═══ Фрагмент страницы

Игорь Янков[296] Конкурирующие национальные историографические двойники в борьбе за «место» в истории: нарратив и ритуальные практики
Становление историографии как науки, исторического сознания в современной форме неразрывно связано со становлением наций и национализма и является частью проектов эпохи Нового времени и Модерна.
Нация живет во времени и занимает некоторое «место». Она претендует на пространство, позицию на карте. В национальном дискурсе часто используются органистические метафоры национального тела[297]. В текстах говорится прямо или опосредованно, что «это» пространство «наше» («Крым наш»). И наше оно по праву истории. Историография в том виде, как она оформляется к XIX в., – это прежде всего рассказ о «нас», о том, как «мы» появились и заняли это место. И присутствуем здесь и сейчас. Следовательно, историческое время, отраженное в нарративе, – это время присутствия нас в истории, т. е. время нашей совместности, длящееся настоящее.
Бенедикт Андерсон писал о том, как внутренняя временная структура художественных романов раннего модерна соотносится с возникновением ощущения современности и, соответственно, совместности бытия в воображаемом сообществе нации[298]. Важно отметить, что у этого сообщества есть не только настоящее, но и прошлое. Исторический вопрос «Откуда мы пришли?» – это вопрос о легитимации современного состояния социума.

══════

**Задания для работы**
1. Перепишите из фрагмента страницы дословно отрывок от «Нация живет во» до «совместности, длящееся настоящее.».
2. Изложите суть фрагмента страницы в двух предложениях.
3. Выпишите все разные слова и выражения, которые во фрагменте страницы, включая заглавие, взяты в кавычки.

═══ Исходные данные

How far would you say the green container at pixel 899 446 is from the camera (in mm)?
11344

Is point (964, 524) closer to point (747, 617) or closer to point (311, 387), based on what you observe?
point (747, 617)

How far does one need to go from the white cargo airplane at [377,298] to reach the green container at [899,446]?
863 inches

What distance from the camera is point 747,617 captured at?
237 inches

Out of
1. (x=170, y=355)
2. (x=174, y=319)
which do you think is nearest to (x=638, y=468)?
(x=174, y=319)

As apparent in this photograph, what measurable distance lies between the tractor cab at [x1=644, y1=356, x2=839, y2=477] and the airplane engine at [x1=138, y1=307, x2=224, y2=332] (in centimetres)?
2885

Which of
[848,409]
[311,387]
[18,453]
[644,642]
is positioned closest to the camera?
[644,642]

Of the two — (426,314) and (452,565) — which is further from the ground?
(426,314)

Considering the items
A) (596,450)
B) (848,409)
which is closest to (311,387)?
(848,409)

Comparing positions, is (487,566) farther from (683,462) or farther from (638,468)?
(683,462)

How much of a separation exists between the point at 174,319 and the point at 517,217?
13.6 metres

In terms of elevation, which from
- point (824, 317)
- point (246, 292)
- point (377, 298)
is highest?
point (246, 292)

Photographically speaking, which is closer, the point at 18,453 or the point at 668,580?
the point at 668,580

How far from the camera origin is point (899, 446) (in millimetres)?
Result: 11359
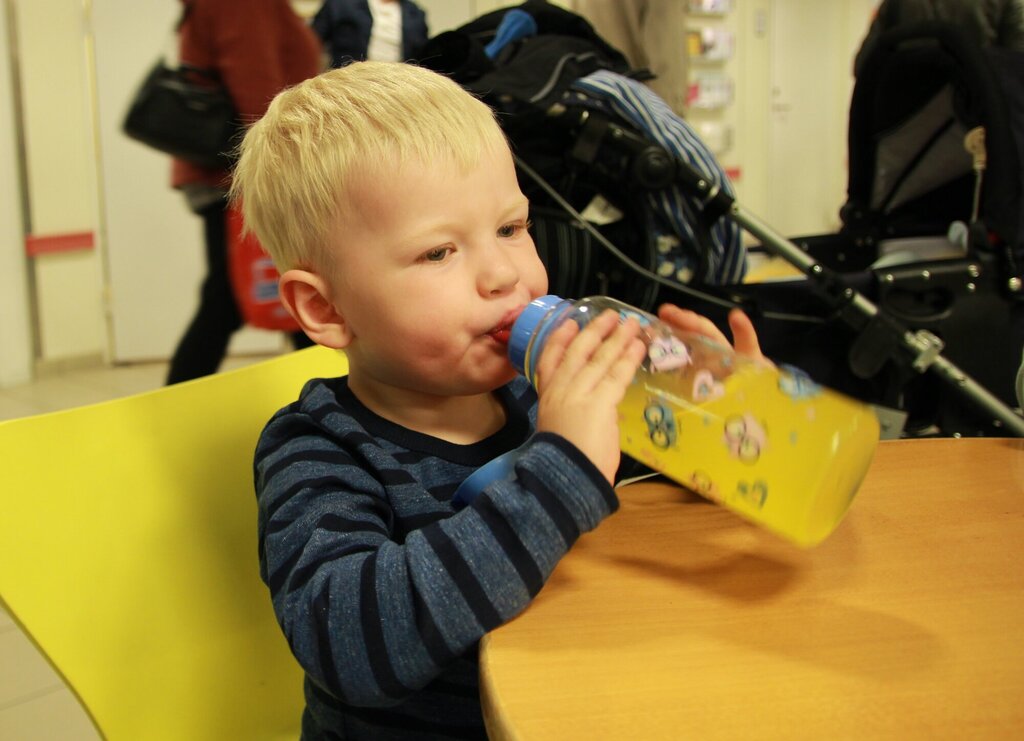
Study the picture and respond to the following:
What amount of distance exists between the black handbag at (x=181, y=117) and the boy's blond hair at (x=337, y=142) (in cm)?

══════

**Список ответов**
1.
Нация живет во времени и занимает некоторое «место». Она претендует на пространство, позицию на карте. В национальном дискурсе часто используются органистические метафоры национального тела[297]. В текстах говорится прямо или опосредованно, что «это» пространство «наше» («Крым наш»). И наше оно по праву истории. Историография в том виде, как она оформляется к XIX в., – это прежде всего рассказ о «нас», о том, как «мы» появились и заняли это место. И присутствуем здесь и сейчас. Следовательно, историческое время, отраженное в нарративе, – это время присутствия нас в истории, т. е. время нашей совместности, длящееся настоящее.

2. Становление историографии как науки неразрывно связано со становлением наций и национализма, а историография XIX в. — это прежде всего рассказ о том, как «мы» появились и заняли своё место. Нация претендует на пространство, у воображаемого сообщества нации есть не только настоящее, но и прошлое, а вопрос «Откуда мы пришли?» касается легитимации современного состояния социума.

3.
«место»
«это»
«наше»
«Крым наш»
«нас»
«мы»
«Откуда мы пришли?»